A UUID for those of you who don't know is a Universally Unique Identifier and consists of 16 bytes (128 bits) of information that are generated in various ways.  There is a Wiki page all about it if you want to delve into it.  For the purposes of our discussion it is a unique number assigned to each row of every table.  The following is what I wrote as my recommendation.

The problem is that, because of the makeup of our system, we do not have a way to natively store a UUID and interface it between the systems.  [ed note: The core of our database is 40 years old.]  We have not implemented a UUID data type in the database and as most interfaces are generated based on the database schema, that would need to be implemented first.  For the interfaces between our systems we also did not implement a datatype for a UUID.  We can implement this, but it will take time due to the many touch-points (2 schemas, 4 interfaces, 3 primary DBs, 2 secondary DBs) it cannot be completed in the time available.  My recommendation is that for this first pass on the limited set of data files we have selected for the pilot, to store the UUID in its text format as a 36 character field then in the next release implement a UUID datatype across all the touch-points, convert the text field to a UUID in its binary 16 byte representation, and add the UUID to the remaining tables.  A 36 character field is something that we know will flow through the entire ecosystem using the existing tooling we have built.

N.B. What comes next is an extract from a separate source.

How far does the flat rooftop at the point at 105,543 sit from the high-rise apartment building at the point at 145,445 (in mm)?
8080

This was rejected out of hand, within minutes of me sending the email.  Until the day of my “Now it makes sense” post I did not understand why.   We pushed forward with a bodged together handling of the UUID in its binary form into all systems and interfaces for a limited set of tables.  This one project pushed that release’s completion date out 8 weeks in total with 2 major pre-release issues and one post-release issue caused by the UUID work.  All of the work required extensive overtime by multiple individuals and resulted in several secondary databases on client systems to be corrupted, requiring extended recovery support work.  All of this development will need to be redone, every last line of it every table definition entry.  It is all exception coding and barely working schema entries.

And the worst part of it is that the downstream platform that this was done for is in an early development phase.  There was no need to put the production release at risk it could have waited one release.  The other problem I have with this is that the new platform has been under development for almost 2 years at this point, so why was the requirement for us to implement a UUID handed down in such an abrupt manner with a get-it-done deadline.